+++ RECORDS SHOWN
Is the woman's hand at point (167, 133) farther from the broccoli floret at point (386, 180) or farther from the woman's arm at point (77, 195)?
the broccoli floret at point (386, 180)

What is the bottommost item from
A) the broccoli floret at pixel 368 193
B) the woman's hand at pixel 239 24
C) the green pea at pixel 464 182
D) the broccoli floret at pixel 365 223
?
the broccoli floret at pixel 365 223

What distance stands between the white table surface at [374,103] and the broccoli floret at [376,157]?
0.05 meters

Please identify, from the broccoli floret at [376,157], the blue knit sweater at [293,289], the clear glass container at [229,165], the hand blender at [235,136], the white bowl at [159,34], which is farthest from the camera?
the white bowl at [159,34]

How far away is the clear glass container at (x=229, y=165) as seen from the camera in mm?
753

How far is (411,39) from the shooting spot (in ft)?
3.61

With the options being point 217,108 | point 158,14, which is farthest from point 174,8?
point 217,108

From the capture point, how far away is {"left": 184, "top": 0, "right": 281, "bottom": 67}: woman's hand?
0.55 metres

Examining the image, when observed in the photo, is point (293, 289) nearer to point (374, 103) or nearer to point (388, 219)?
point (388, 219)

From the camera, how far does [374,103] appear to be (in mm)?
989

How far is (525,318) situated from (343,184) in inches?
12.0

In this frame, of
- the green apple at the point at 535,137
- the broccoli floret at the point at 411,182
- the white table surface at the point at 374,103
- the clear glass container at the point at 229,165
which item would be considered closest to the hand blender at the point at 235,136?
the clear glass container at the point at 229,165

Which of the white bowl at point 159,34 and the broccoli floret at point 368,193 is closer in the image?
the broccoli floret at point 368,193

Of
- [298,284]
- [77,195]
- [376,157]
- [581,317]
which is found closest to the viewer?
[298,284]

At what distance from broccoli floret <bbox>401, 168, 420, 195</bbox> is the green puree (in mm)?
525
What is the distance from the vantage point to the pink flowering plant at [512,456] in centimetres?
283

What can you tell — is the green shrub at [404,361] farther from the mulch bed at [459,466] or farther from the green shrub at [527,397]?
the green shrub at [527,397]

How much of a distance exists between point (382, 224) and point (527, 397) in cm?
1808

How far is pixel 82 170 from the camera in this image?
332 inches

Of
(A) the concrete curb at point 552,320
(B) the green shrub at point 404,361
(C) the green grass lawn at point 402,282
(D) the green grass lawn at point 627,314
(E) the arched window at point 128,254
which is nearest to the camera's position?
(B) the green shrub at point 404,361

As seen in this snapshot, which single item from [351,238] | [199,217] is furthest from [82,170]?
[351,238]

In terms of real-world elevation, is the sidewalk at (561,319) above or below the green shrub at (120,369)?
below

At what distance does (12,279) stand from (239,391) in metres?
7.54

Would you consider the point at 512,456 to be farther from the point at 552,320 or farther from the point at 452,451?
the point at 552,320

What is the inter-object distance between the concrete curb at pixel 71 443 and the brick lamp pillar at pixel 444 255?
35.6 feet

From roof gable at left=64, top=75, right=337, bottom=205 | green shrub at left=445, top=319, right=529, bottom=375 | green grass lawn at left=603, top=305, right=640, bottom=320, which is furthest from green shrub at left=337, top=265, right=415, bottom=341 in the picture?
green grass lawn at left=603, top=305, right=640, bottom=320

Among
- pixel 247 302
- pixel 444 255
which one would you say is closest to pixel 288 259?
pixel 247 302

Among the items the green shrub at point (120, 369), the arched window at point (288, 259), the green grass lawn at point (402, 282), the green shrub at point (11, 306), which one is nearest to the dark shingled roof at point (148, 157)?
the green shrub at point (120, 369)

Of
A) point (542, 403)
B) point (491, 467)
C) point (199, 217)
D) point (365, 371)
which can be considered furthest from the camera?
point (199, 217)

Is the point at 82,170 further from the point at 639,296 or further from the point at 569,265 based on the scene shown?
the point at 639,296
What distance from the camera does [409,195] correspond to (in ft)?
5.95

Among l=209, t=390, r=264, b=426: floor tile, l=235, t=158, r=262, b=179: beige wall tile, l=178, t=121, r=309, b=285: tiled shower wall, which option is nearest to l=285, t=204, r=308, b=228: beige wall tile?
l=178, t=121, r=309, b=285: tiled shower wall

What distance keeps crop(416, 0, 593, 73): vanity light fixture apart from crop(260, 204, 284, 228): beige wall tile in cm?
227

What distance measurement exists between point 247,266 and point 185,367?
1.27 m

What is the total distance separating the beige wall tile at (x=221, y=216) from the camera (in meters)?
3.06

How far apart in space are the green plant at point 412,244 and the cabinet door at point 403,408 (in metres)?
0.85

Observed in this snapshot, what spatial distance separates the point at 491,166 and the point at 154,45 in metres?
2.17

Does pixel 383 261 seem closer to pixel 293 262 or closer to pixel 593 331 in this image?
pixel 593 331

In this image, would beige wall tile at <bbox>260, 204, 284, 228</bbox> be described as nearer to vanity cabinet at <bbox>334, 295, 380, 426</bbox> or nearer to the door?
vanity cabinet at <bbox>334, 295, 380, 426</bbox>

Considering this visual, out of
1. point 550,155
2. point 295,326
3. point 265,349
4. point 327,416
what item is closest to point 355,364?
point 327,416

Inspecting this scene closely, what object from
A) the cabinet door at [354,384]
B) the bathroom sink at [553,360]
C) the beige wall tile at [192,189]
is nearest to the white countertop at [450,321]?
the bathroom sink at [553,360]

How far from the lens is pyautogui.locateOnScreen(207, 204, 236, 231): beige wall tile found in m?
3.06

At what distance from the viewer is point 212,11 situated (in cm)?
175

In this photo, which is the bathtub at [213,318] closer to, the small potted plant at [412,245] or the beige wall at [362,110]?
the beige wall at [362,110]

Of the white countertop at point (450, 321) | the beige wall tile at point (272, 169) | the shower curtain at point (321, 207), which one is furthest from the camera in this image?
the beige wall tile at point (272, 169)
++++++
TASK DETAILS:
Retype all of the material, keeping each line exact.

EXERCISE RESPONSE:
Is the woman's hand at point (167, 133) farther from the broccoli floret at point (386, 180) or farther from the woman's arm at point (77, 195)?
the broccoli floret at point (386, 180)

What is the bottommost item from
A) the broccoli floret at pixel 368 193
B) the woman's hand at pixel 239 24
C) the green pea at pixel 464 182
D) the broccoli floret at pixel 365 223
?
the broccoli floret at pixel 365 223

What distance stands between the white table surface at [374,103] and the broccoli floret at [376,157]?
0.05 meters

Please identify, from the broccoli floret at [376,157], the blue knit sweater at [293,289], the clear glass container at [229,165], the hand blender at [235,136], the white bowl at [159,34], which is farthest from the camera?
the white bowl at [159,34]

How far away is the clear glass container at (x=229, y=165) as seen from the camera in mm?
753

How far is (411,39) from the shooting spot (in ft)?
3.61

With the options being point 217,108 | point 158,14, which is farthest from point 174,8?
point 217,108

From the capture point, how far away is {"left": 184, "top": 0, "right": 281, "bottom": 67}: woman's hand?
0.55 metres

Examining the image, when observed in the photo, is point (293, 289) nearer to point (374, 103) or nearer to point (388, 219)?
point (388, 219)

From the camera, how far does [374,103] appear to be (in mm)?
989

How far is (525,318) situated from (343,184) in inches?
12.0

In this frame, of
- the green apple at the point at 535,137
- the broccoli floret at the point at 411,182
- the white table surface at the point at 374,103
- the clear glass container at the point at 229,165
which item would be considered closest to the hand blender at the point at 235,136?
the clear glass container at the point at 229,165

Which of the white bowl at point 159,34 and the broccoli floret at point 368,193 is closer in the image?
the broccoli floret at point 368,193

Of
- [298,284]
- [77,195]
- [376,157]
- [581,317]
which is found closest to the viewer?
[298,284]

At what distance from broccoli floret <bbox>401, 168, 420, 195</bbox> is the green puree (in mm)?
525
What is the distance from the vantage point to the pink flowering plant at [512,456] in centimetres?
283

What can you tell — is the green shrub at [404,361] farther from the mulch bed at [459,466] or farther from the green shrub at [527,397]?
the green shrub at [527,397]

How much of a distance exists between point (382, 224) and point (527, 397) in cm?
1808

How far is pixel 82 170 from the camera in this image?
332 inches

Of
(A) the concrete curb at point 552,320
(B) the green shrub at point 404,361
(C) the green grass lawn at point 402,282
(D) the green grass lawn at point 627,314
(E) the arched window at point 128,254
which is nearest to the camera's position?
(B) the green shrub at point 404,361

As seen in this snapshot, which single item from [351,238] | [199,217] is furthest from [82,170]?
[351,238]

In terms of real-world elevation, is the sidewalk at (561,319) above or below the green shrub at (120,369)?
below

At what distance does (12,279) stand from (239,391) in metres?
7.54

Would you consider the point at 512,456 to be farther from the point at 552,320 or farther from the point at 452,451?
the point at 552,320

What is the inter-object distance between the concrete curb at pixel 71 443 and the brick lamp pillar at pixel 444 255?
35.6 feet

From roof gable at left=64, top=75, right=337, bottom=205 | green shrub at left=445, top=319, right=529, bottom=375 | green grass lawn at left=603, top=305, right=640, bottom=320, which is furthest from green shrub at left=337, top=265, right=415, bottom=341 in the picture?
green grass lawn at left=603, top=305, right=640, bottom=320

Among
- pixel 247 302
- pixel 444 255
which one would you say is closest to pixel 288 259?
pixel 247 302

Among the items the green shrub at point (120, 369), the arched window at point (288, 259), the green grass lawn at point (402, 282), the green shrub at point (11, 306), which one is nearest to the dark shingled roof at point (148, 157)?
the green shrub at point (120, 369)

Of
A) point (542, 403)
B) point (491, 467)
C) point (199, 217)
D) point (365, 371)
which can be considered furthest from the camera?
point (199, 217)

Is the point at 82,170 further from the point at 639,296 or further from the point at 569,265 based on the scene shown?
the point at 639,296
What distance from the camera does [409,195] correspond to (in ft)?
5.95

Among l=209, t=390, r=264, b=426: floor tile, l=235, t=158, r=262, b=179: beige wall tile, l=178, t=121, r=309, b=285: tiled shower wall, which option is nearest to l=285, t=204, r=308, b=228: beige wall tile?
l=178, t=121, r=309, b=285: tiled shower wall

What distance keeps crop(416, 0, 593, 73): vanity light fixture apart from crop(260, 204, 284, 228): beige wall tile in cm?
227

What distance measurement exists between point 247,266 and point 185,367?
1.27 m

What is the total distance separating the beige wall tile at (x=221, y=216) from the camera (in meters)?
3.06

How far apart in space are the green plant at point 412,244 and the cabinet door at point 403,408 (in metres)?
0.85

Observed in this snapshot, what spatial distance separates the point at 491,166 and the point at 154,45 in metres?
2.17

Does pixel 383 261 seem closer to pixel 293 262 or closer to pixel 593 331 in this image?
pixel 593 331

In this image, would beige wall tile at <bbox>260, 204, 284, 228</bbox> be described as nearer to vanity cabinet at <bbox>334, 295, 380, 426</bbox> or nearer to the door?
vanity cabinet at <bbox>334, 295, 380, 426</bbox>

Considering this visual, out of
1. point 550,155
2. point 295,326
3. point 265,349
4. point 327,416
what item is closest to point 355,364?
point 327,416

Inspecting this scene closely, what object from
A) the cabinet door at [354,384]
B) the bathroom sink at [553,360]
C) the beige wall tile at [192,189]
is nearest to the white countertop at [450,321]?
the bathroom sink at [553,360]

How far from the lens is pyautogui.locateOnScreen(207, 204, 236, 231): beige wall tile found in m?
3.06

At what distance from the viewer is point 212,11 situated (in cm)?
175

In this photo, which is the bathtub at [213,318] closer to, the small potted plant at [412,245] or the beige wall at [362,110]?
the beige wall at [362,110]

Of the white countertop at point (450, 321) | the beige wall tile at point (272, 169) | the shower curtain at point (321, 207), which one is furthest from the camera in this image?
the beige wall tile at point (272, 169)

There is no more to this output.